Daniel Mulhall visited the showcase, held at The Harry Ransom Center, in Texas, on April 30.
The exhibition, Women and the Making of Joyce’s Ulysses, was curated by Dr Clare Hutton, a Reader in English and Digital Humanities at Loughborough University, and is supported by the Irish government’s department for Foreign Affairs.
It marks the 100th anniversary of Joyce’s landmark publication with more than 150 objects that bring to life the unacknowledged role of the women in his famed masterpiece.
Mr Mulhall was given a tour of the exhibits and later gave a lecture based on his recent book, Ulysses: A Reader’s Odyssey.
Dr Hutton also spoke to the assembly of invited guests and introduced the premiere of a 25-minute documentary entitled Remarkable Women: The Story of Ulysses which includes an interview with her about the thinking behind the exhibition.
Speaking after the event, she said: “I am honoured by the support of the Irish Department for Foreign Affairs.
“Even with Covid and the practical challenges which the pandemic has posed for work of this kind, the exhibition has been a pleasure to work on, and I am delighted that it is attracting so many visitors back to the Ransom Center after the prolonged closures of 2020 and 2021.
“I am also very pleased that the emphasis on underacknowledged female labour is proving to be so popular with visitors.”
Mr Mulhall, from Waterford, in Ireland, has been Ireland's Ambassador to the United States since August 2017.
He said: “In this year when we celebrate both the centenary of Joyce’s Ulysses and the foundation of the Irish state, it is wonderful to see the innovative way in which Joyce’s work is being celebrated.
“Women clearly played a formative role in helping Joyce to find a way forward.
“His publishers, Margaret Anderson, Jane Heap and Sylvia Beach, and Harriet Shaw Weaver were clearly crucial to the success of Ulysses.”
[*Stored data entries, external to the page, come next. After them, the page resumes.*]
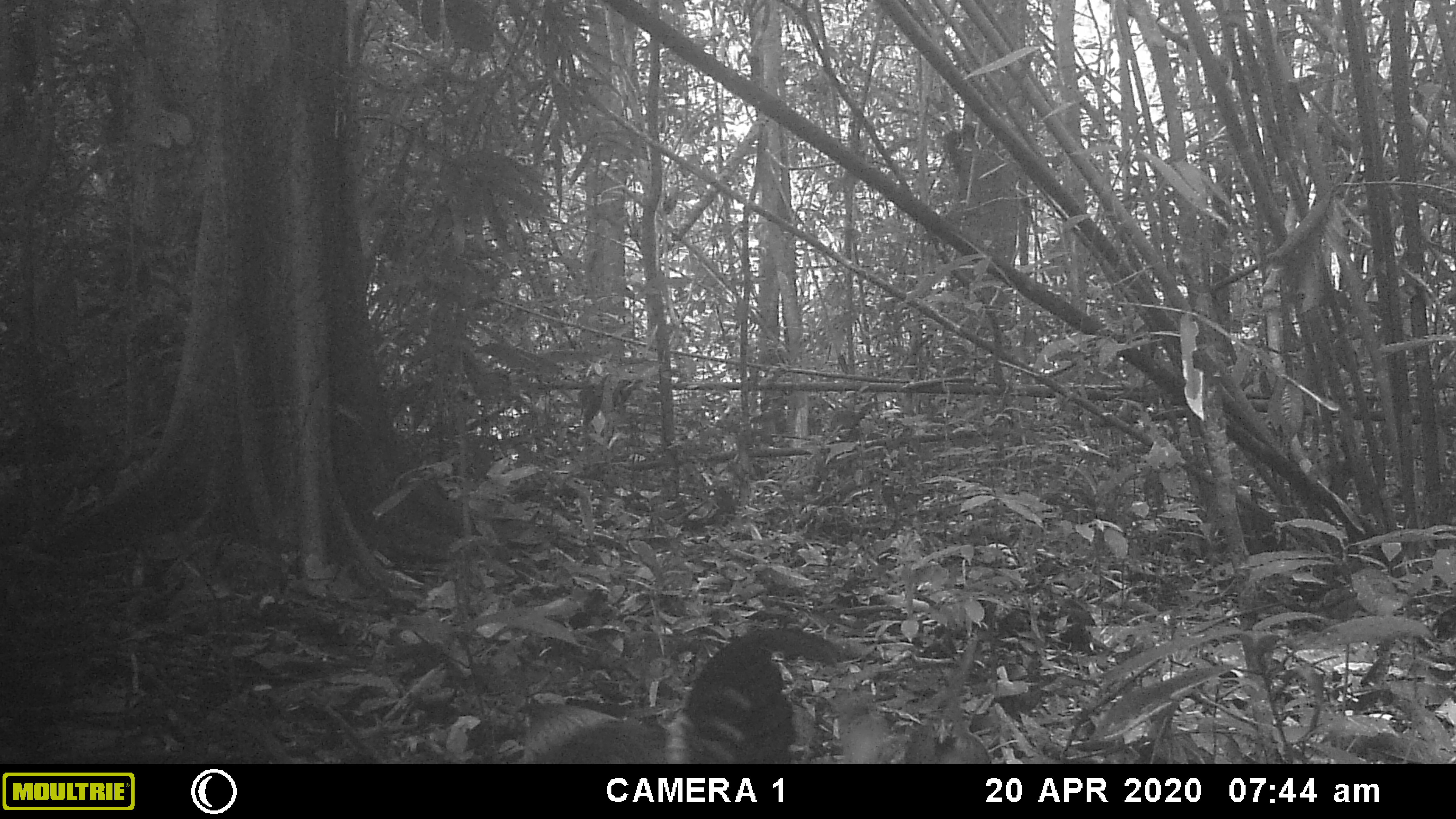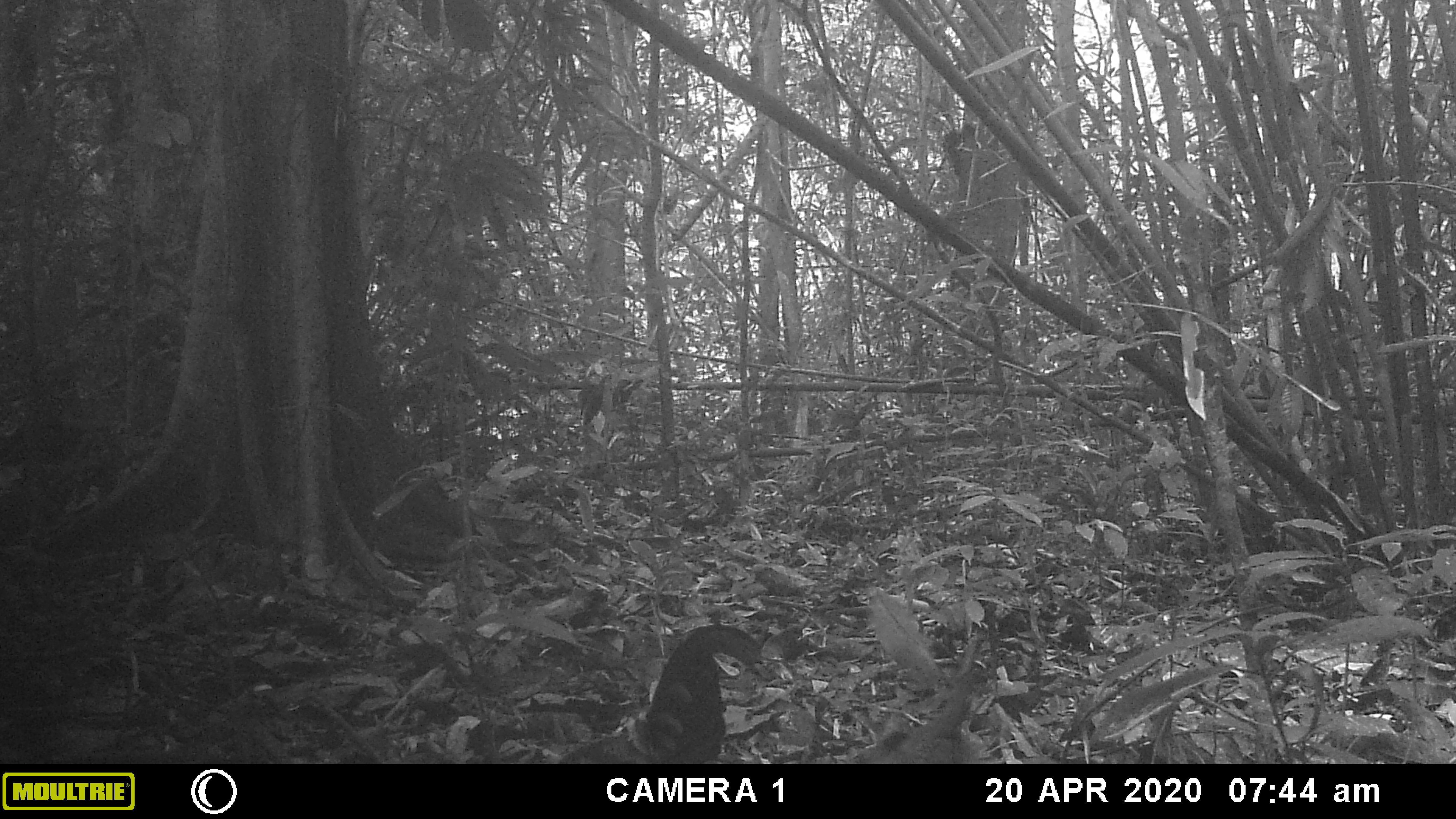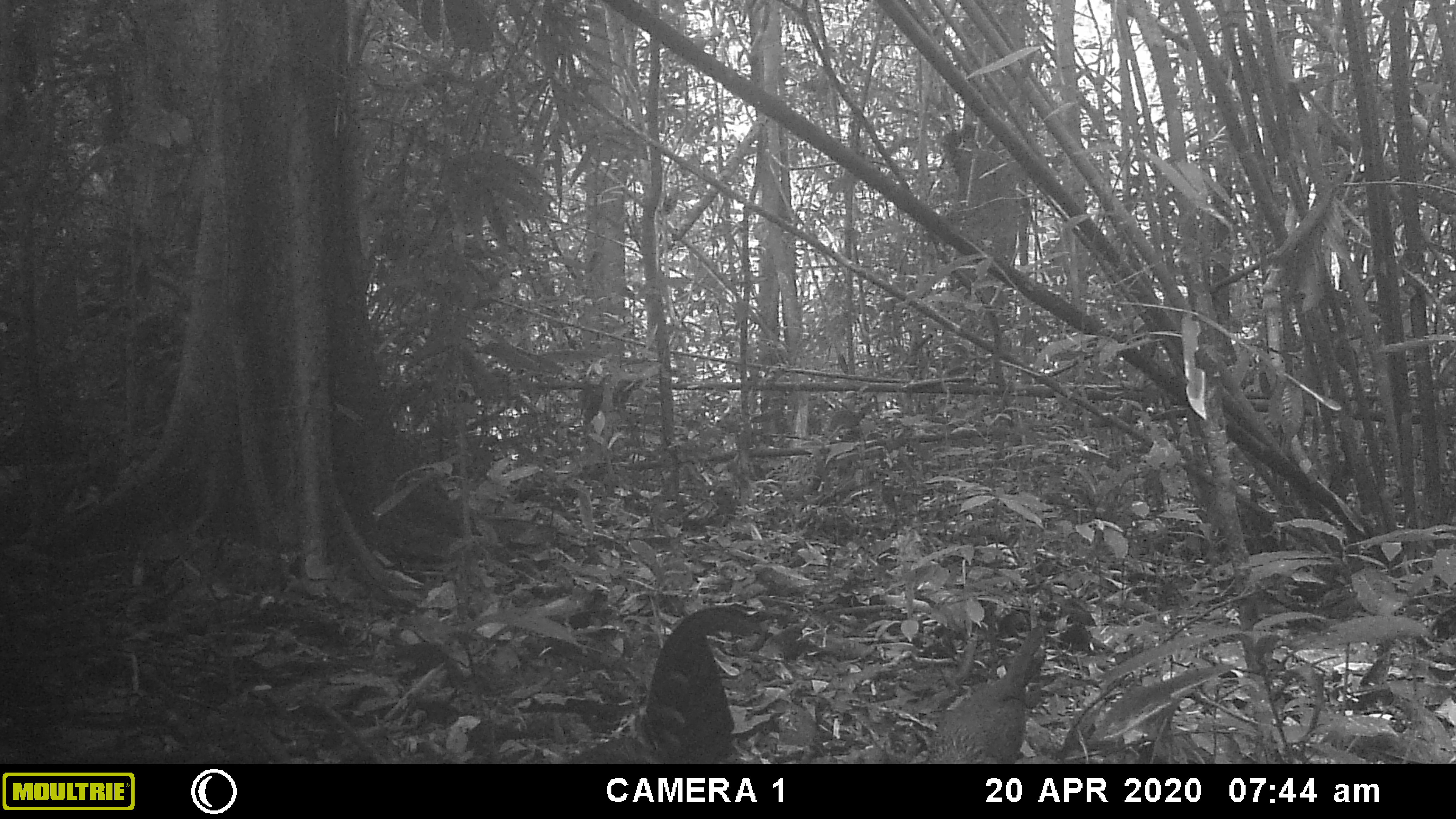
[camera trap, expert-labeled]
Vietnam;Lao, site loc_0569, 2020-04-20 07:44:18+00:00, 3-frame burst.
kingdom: Animalia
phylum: Chordata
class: Aves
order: Galliformes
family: Phasianidae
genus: Gallus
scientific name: Gallus gallus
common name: red junglefowl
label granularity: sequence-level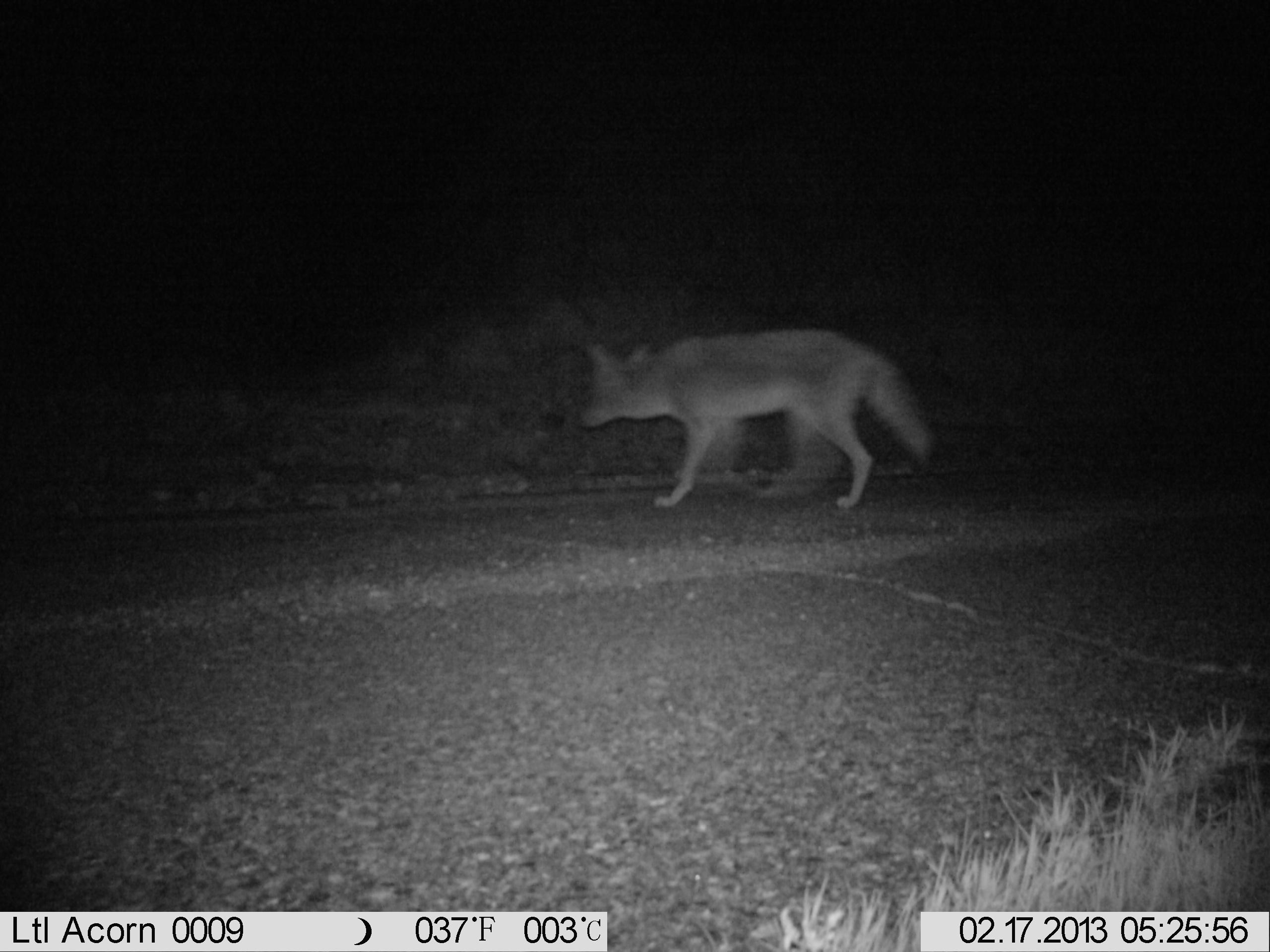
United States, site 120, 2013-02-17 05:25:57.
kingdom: Animalia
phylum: Chordata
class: Mammalia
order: Carnivora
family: Canidae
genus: Canis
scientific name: Canis latrans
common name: coyote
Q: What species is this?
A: Coyote (Canis latrans).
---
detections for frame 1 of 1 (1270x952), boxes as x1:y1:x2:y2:
coyote: 525:305:975:552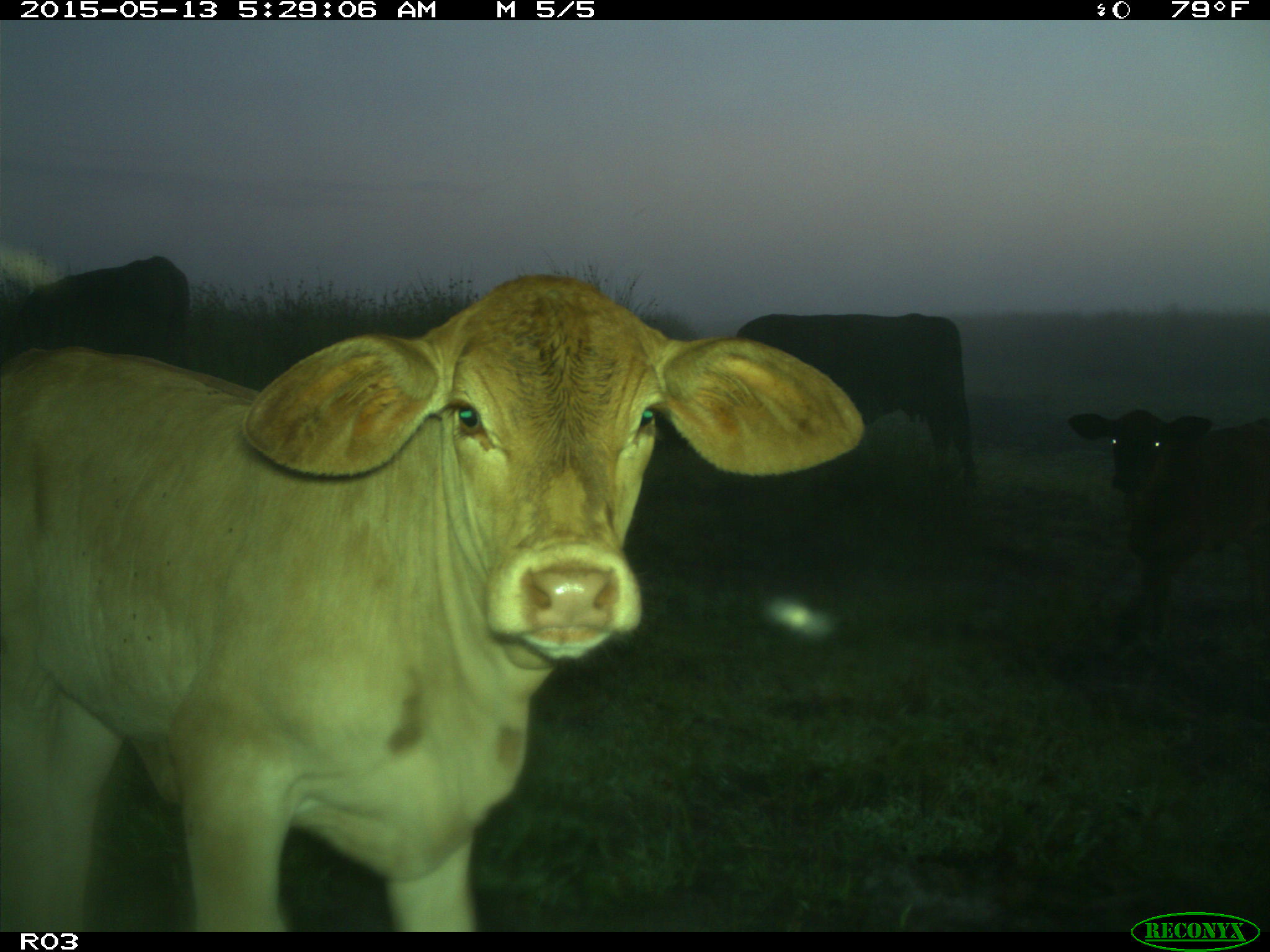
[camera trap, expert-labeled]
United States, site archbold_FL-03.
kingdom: Animalia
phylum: Chordata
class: Mammalia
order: Artiodactyla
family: Bovidae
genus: Bos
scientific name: Bos taurus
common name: domestic cow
Bos taurus (domestic cow).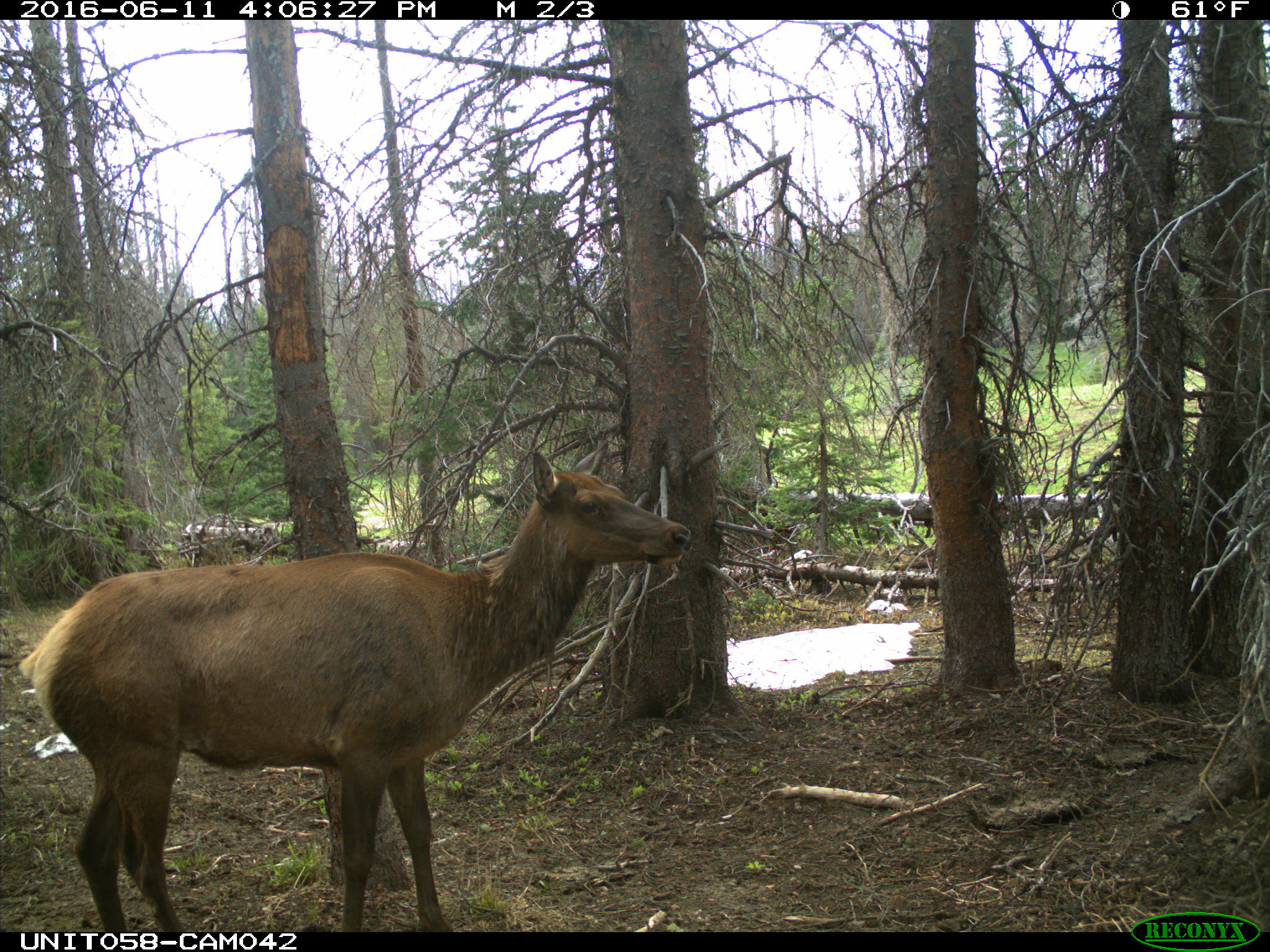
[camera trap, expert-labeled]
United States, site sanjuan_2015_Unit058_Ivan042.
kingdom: Animalia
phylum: Chordata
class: Mammalia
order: Artiodactyla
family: Cervidae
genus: Cervus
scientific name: Cervus elaphus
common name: red deer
Dr Steve Enniss, Director of the Ransom Center, said: “It is an honour to be able to welcome Ambassador Mulhall to the HRC, home of an unrivalled Joyce collection, and a place which many researchers of the Irish literary tradition have visited in order to consult our outstanding collections and manuscripts.”
Ulysses is considered to be the most important book of the 20th century.
It was published by Sylvia Beach, owner of the Shakespeare and Company bookstore, in Paris on February 2, 1922.
It chronicles an ordinary day in the life of the character Leopold Bloom in Dublin, on June 16, 1904.
The novel popularised stream-of-consciousness in modern fiction and was a major influence on later 20th-century writing.